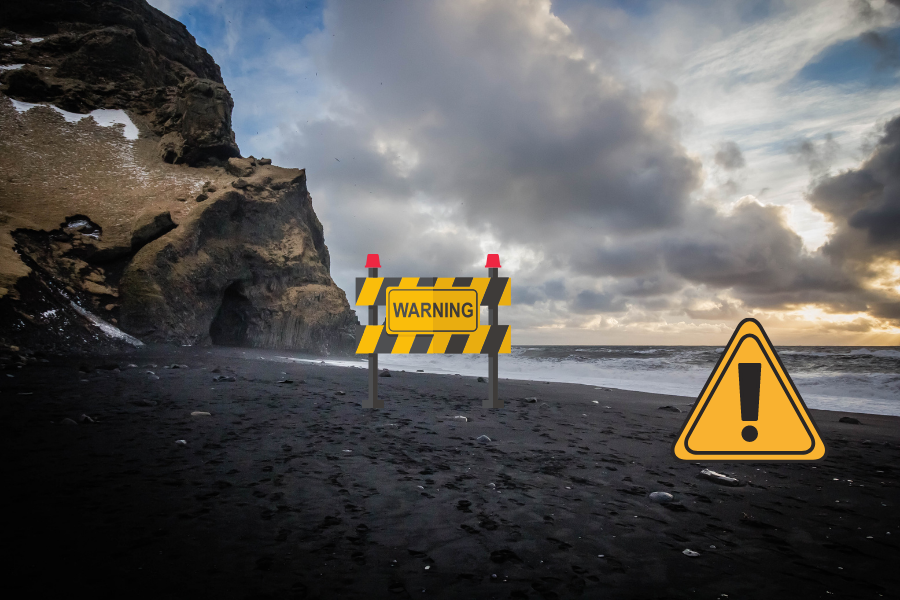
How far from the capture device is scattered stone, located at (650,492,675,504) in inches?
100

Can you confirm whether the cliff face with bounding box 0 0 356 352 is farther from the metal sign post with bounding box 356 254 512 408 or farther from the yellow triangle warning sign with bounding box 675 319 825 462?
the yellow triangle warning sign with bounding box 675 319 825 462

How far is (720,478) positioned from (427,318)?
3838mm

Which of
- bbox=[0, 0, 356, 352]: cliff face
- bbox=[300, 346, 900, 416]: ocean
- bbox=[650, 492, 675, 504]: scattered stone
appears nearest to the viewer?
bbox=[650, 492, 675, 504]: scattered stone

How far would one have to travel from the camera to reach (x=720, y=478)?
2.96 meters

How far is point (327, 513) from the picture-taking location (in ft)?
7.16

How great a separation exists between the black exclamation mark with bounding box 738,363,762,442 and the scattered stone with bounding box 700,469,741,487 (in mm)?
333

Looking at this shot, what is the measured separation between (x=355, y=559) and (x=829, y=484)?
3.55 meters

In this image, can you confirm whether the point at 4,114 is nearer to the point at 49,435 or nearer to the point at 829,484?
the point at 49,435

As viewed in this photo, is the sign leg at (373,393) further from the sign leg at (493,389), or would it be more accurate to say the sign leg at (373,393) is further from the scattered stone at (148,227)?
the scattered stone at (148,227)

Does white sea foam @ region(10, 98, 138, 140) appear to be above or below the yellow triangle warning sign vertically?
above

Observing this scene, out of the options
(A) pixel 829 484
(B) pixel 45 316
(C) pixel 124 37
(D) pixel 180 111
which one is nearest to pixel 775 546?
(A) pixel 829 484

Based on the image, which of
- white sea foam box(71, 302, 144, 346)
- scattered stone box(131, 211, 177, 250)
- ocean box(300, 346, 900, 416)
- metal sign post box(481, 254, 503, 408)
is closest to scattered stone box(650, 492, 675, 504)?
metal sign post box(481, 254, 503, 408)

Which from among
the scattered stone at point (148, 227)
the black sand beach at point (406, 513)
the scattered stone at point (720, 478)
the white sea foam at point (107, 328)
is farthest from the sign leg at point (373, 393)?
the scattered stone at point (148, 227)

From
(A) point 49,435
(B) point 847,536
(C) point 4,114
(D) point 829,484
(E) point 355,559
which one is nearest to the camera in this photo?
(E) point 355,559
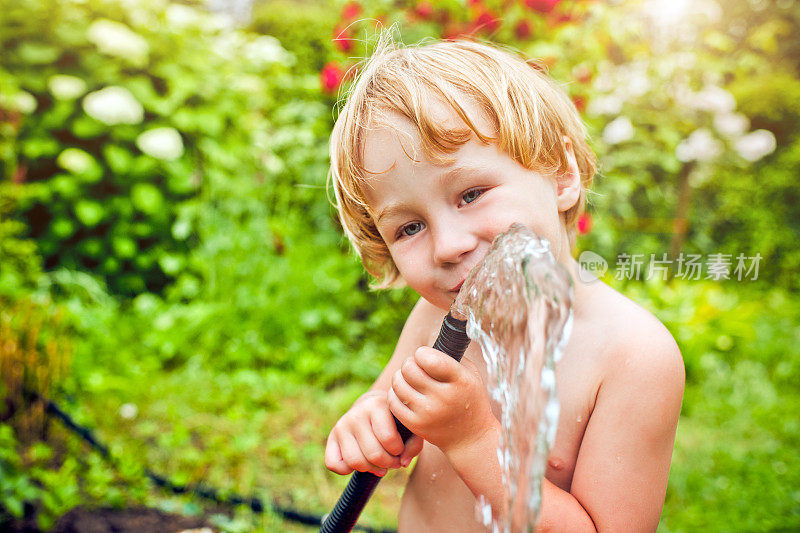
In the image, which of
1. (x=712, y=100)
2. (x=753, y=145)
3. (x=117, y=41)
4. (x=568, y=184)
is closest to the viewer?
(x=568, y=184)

━━━━━━━━━━━━━━━━━━━━

◆ WHAT TO DO ◆
Reproduce every item above word for word, in the same order, leaving out the pictures.

◆ RESULT FOR THIS EXERCISE ◆
How far from the capture device is scattered stone, located at (650,492,675,504) in inches?
100

Can you confirm whether the cliff face with bounding box 0 0 356 352 is farther from the metal sign post with bounding box 356 254 512 408 or farther from the yellow triangle warning sign with bounding box 675 319 825 462?
the yellow triangle warning sign with bounding box 675 319 825 462

How far is (720,478) positioned from (427,318)?
3838mm

Which of
- bbox=[0, 0, 356, 352]: cliff face
- bbox=[300, 346, 900, 416]: ocean
- bbox=[650, 492, 675, 504]: scattered stone
appears nearest to the viewer?
bbox=[650, 492, 675, 504]: scattered stone

How far would one have to travel from the camera to reach (x=720, y=478)?
2.96 meters

How far is point (327, 513) from the picture-taking location (in ft)?
7.16

How great a separation exists between the black exclamation mark with bounding box 738,363,762,442 and the scattered stone with bounding box 700,469,741,487 (in mm)?
333

Looking at this shot, what is the measured separation between (x=355, y=559) and (x=829, y=484)?
3.55 meters

In this image, can you confirm whether the point at 4,114 is nearer to the point at 49,435 or nearer to the point at 829,484?
the point at 49,435

As viewed in this photo, is the sign leg at (373,393) further from the sign leg at (493,389), or would it be more accurate to say the sign leg at (373,393) is further from the scattered stone at (148,227)?
the scattered stone at (148,227)

Does white sea foam @ region(10, 98, 138, 140) appear to be above or below the yellow triangle warning sign vertically?
above

Observing this scene, out of the options
(A) pixel 829 484
(B) pixel 45 316
(C) pixel 124 37
(D) pixel 180 111
which one is nearest to pixel 775 546?
(A) pixel 829 484

Based on the image, which of
- white sea foam box(71, 302, 144, 346)
- scattered stone box(131, 211, 177, 250)
- ocean box(300, 346, 900, 416)
- metal sign post box(481, 254, 503, 408)
is closest to scattered stone box(650, 492, 675, 504)?
metal sign post box(481, 254, 503, 408)

Which from among
the scattered stone at point (148, 227)
the black sand beach at point (406, 513)
the scattered stone at point (720, 478)
the white sea foam at point (107, 328)
is farthest from the sign leg at point (373, 393)?
the scattered stone at point (148, 227)

From
(A) point 49,435
(B) point 847,536
(C) point 4,114
(D) point 829,484
(E) point 355,559
which one is nearest to the camera in this photo?
(E) point 355,559
In the image, which of
1. (x=712, y=100)
2. (x=753, y=145)
3. (x=117, y=41)
4. (x=568, y=184)
is closest to the viewer?
(x=568, y=184)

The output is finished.